■ Material ■
········
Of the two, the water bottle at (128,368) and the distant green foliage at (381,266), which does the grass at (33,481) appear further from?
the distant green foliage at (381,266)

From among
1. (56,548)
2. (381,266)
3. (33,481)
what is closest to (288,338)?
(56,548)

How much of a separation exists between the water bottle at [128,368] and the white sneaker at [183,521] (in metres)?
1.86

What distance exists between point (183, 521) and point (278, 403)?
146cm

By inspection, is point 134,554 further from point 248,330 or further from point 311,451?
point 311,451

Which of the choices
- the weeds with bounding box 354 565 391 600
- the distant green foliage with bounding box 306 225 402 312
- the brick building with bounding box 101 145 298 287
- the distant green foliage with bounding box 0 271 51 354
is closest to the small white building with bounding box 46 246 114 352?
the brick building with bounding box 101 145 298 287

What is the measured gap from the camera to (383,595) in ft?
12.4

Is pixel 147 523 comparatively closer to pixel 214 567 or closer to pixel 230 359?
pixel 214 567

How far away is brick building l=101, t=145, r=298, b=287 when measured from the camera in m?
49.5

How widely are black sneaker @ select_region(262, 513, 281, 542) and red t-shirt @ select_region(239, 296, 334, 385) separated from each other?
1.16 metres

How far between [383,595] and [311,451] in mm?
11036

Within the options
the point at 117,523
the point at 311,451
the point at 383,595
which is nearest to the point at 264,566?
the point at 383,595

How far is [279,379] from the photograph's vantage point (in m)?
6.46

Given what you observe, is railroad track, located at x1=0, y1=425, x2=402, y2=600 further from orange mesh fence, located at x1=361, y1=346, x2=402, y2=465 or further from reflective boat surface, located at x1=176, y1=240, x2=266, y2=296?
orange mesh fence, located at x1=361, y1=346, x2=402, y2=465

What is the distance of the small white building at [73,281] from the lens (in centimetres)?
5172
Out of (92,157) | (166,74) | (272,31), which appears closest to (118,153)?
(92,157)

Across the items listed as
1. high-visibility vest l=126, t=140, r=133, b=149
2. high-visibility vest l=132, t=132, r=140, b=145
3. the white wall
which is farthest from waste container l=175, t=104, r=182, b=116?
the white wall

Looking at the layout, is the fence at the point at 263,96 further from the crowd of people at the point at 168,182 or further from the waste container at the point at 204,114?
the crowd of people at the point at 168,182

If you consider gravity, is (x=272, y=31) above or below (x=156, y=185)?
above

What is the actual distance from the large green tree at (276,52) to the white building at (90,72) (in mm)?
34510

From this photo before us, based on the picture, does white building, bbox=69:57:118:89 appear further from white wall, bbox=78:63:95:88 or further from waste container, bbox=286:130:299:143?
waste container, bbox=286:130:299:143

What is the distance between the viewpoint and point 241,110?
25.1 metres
········
■ Exercise prompt ■
Return the stretch of the entries from the line containing "Out of (92,157)" through the last line of the entries, word for word.

■ Task answer ■
Out of (92,157) | (166,74) | (272,31), which appears closest to (118,153)?
(92,157)

Across the items listed as
1. high-visibility vest l=126, t=140, r=133, b=149
2. high-visibility vest l=132, t=132, r=140, b=145
3. the white wall
which is farthest from waste container l=175, t=104, r=182, b=116?
the white wall

Looking at the layout, is the fence at the point at 263,96 further from the crowd of people at the point at 168,182 or further from the waste container at the point at 204,114?
the crowd of people at the point at 168,182

If you consider gravity, is (x=272, y=31) above or below (x=156, y=185)?
above

What is the actual distance from the large green tree at (276,52) to the white building at (90,72) (in mm)?
34510

From this photo before us, based on the picture, does white building, bbox=69:57:118:89 appear further from white wall, bbox=78:63:95:88 or further from waste container, bbox=286:130:299:143?
waste container, bbox=286:130:299:143

What is the distance between the viewpoint and point 241,110?
25.1 metres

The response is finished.